### Provided data ###
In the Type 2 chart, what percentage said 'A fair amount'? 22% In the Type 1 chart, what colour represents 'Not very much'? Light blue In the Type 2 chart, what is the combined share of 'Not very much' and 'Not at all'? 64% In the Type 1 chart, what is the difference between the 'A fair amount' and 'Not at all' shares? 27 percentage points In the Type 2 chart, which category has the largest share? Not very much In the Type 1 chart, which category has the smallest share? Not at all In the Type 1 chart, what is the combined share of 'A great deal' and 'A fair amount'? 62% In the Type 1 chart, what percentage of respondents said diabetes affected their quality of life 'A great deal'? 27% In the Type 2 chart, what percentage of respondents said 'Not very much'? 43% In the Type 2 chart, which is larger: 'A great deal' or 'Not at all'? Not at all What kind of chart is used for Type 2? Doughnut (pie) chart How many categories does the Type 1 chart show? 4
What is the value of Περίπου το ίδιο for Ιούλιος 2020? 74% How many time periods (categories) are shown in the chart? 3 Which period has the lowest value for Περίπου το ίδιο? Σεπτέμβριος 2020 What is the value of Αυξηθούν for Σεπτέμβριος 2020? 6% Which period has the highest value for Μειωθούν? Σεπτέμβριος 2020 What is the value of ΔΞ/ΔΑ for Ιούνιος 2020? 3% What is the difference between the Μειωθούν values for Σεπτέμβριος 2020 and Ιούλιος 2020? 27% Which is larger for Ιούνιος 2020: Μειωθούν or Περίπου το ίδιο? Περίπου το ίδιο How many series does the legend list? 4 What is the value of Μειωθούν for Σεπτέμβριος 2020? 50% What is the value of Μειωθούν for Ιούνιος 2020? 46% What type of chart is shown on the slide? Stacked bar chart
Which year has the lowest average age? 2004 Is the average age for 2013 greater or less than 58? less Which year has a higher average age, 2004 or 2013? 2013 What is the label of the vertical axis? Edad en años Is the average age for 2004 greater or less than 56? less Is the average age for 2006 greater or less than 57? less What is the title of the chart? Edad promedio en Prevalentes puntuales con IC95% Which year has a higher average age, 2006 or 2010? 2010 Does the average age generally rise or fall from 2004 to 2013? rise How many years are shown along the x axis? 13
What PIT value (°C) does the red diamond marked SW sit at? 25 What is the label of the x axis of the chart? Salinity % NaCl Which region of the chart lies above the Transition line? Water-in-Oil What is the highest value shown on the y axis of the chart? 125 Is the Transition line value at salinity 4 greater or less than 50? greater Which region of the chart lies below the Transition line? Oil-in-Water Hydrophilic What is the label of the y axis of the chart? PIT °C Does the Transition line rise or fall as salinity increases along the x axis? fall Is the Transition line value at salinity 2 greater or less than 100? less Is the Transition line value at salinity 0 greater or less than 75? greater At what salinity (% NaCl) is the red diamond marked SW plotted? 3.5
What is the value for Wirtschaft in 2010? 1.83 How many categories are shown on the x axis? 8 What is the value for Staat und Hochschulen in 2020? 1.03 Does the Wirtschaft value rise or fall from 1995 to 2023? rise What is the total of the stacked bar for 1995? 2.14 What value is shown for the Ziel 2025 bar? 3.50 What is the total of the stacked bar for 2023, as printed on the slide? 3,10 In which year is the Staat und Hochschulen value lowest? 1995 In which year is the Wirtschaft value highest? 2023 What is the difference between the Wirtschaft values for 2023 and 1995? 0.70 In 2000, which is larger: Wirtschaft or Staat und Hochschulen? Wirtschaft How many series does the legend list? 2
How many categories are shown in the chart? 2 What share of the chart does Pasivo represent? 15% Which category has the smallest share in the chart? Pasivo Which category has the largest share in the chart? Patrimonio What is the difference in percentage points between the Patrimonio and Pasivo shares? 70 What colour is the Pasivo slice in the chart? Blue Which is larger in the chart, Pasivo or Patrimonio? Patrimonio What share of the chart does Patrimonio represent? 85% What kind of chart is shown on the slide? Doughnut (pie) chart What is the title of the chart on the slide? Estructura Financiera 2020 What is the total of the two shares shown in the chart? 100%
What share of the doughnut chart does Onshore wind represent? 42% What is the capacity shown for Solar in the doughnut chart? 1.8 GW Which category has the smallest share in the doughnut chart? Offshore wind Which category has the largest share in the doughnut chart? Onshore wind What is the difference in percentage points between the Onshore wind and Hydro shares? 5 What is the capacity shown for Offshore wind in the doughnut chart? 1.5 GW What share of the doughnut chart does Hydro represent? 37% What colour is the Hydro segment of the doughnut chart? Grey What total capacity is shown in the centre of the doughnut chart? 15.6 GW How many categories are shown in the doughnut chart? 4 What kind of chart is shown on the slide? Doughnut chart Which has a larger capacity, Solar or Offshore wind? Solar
###
Transcribe the listing verbatim, from its beginning through the line containing "What is the value of Περίπου".

In the Type 2 chart, what percentage said 'A fair amount'? 22% In the Type 1 chart, what colour represents 'Not very much'? Light blue In the Type 2 chart, what is the combined share of 'Not very much' and 'Not at all'? 64% In the Type 1 chart, what is the difference between the 'A fair amount' and 'Not at all' shares? 27 percentage points In the Type 2 chart, which category has the largest share? Not very much In the Type 1 chart, which category has the smallest share? Not at all In the Type 1 chart, what is the combined share of 'A great deal' and 'A fair amount'? 62% In the Type 1 chart, what percentage of respondents said diabetes affected their quality of life 'A great deal'? 27% In the Type 2 chart, what percentage of respondents said 'Not very much'? 43% In the Type 2 chart, which is larger: 'A great deal' or 'Not at all'? Not at all What kind of chart is used for Type 2? Doughnut (pie) chart How many categories does the Type 1 chart show? 4
What is the value of Περίπου το ίδιο for Ιούλιος 2020? 74% How many time periods (categories) are shown in the chart? 3 Which period has the lowest value for Περίπου το ίδιο? Σεπτέμβριος 2020 What is the value of Αυξηθούν for Σεπτέμβριος 2020? 6% Which period has the highest value for Μειωθούν? Σεπτέμβριος 2020 What is the value of ΔΞ/ΔΑ for Ιούνιος 2020? 3% What is the difference between the Μειωθούν values for Σεπτέμβριος 2020 and Ιούλιος 2020? 27% Which is larger for Ιούνιος 2020: Μειωθούν or Περίπου το ίδιο? Περίπου το ίδιο How many series does the legend list? 4 What is the value of Μειωθούν for Σεπτέμβριος 2020? 50% What is the value of Μειωθούν for Ιούνιος 2020? 46% What type of chart is shown on the slide? Stacked bar chart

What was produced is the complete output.